Ia juga mengatakan bahwa tidak diperkenankan masyarakat umum untuk membeli alat swab sendiri karena penggunaan alat swab harus dilakukan dan dalam pengawasan tenaga medis ahli.
Sekali pakai
Dokter Spesialis Patologi Klinik Primaya Hospital Makassar, Selvi Josten, Sp.PK, mengatakan bahwa seluruh alat tes usap tidak dapat digunakan kembali. Alat tersebut merupakan alat sekali pakai dan dibuang setelah digunakan.
“Penggunaan reusable alat swab sangat berisiko tinggi pada kesehatan dan penyebaran infeksi virus Covid-19 kepada pasien lainnya. Pastikan alat swab tersebut masih baru dan perhatikan perlekatan kemasannya harus dalam keadaan sempurna seperti dari pabrik (bukan memakai lem atau double tape),” ujar dokter Selvi.
Selain ditunjukkan alat usap yang tersegel di dalam kemasan, dokter Selvi mengatakan masyarakat juga dapat memperhatikan indikasi-indikasi lain untuk mendeteksi apakah alat swab tersebut adalah alat swab baru atau bekas seperti permukaan swab stik berwarna putih bersih, masih mulus atau tidak kelihatan bergerigi, dan tidak beraroma.
Selama pengambilanya betul dan aman serta menggunakan alat yang direkomendasi dan memiliki izin edar, maka hasil pemeriksaan swab tersebut bisa dipertanggungjawabkan.
Masyarakat bisa menanyakan izin edar tersebut pada faskes (fasilitas kesehatan) terkait merek atau tanggal kedaluwarsa alat yang digunakan. Umumnya sebuah alat swab bisa bertahan bertahun-tahun dari masa produksinya.
"Alat swab Ag harus mempunyai Nomor Ijin Edar (NIE) dari Kementerian Kesehatan. Pasien dapat meminta petugas untuk diperlihatkan Sertifikat NIE dari Vendor Alat," jelasnya.
Dokter Selvi melanjutkan bahwa selama pemeriksaan swab antigen atau PCR dilakukan oleh petugas yang telah terlatih, maka hasil pemeriksaan dapat dipertanggungjawabkan karena para petugas telah memiliki sertifikat pelatihan.

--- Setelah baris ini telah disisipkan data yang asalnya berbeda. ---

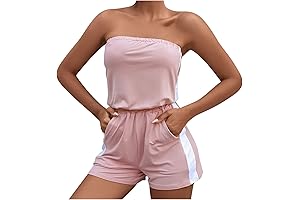 Silky Women's One-Piece Bodysuit Jumpsuit with Face Down Red Appeals and Shorts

Keakuratan hasil dapat diperoleh dari laboratorium yang terstandarisasi dan didukung oleh tenaga terampil serta terlatih. Di samping itu, terdapat Dokter Spesialis Patologi Klinik sebagai penanggung jawab hasil pemeriksaan swab, baik antigen maupun PCR,.
“Penggunaan alat swab harus dilakukan oleh tenaga terlatih dari laboratorium yang terstandar. Terdapat teknik dan perlakuan khusus mulai saat persiapan, pemeriksaan, hingga pengelolaan limbah infeksius,” ujar dr. Selvi.
Ada pun penggunaan alat swab yang tepat yaitu dengan cara memasukkan ke rongga hidung sampai batas nasofaring, ke rongga mulut sampai batas oropharings, lalu diusap bolak balik dengan stik swab. Ia mengingatkan penggunaan alat tes usap yang tidak tepat bisa menyebabkan komplikasi berbahaya termasuk perdarahan hidung.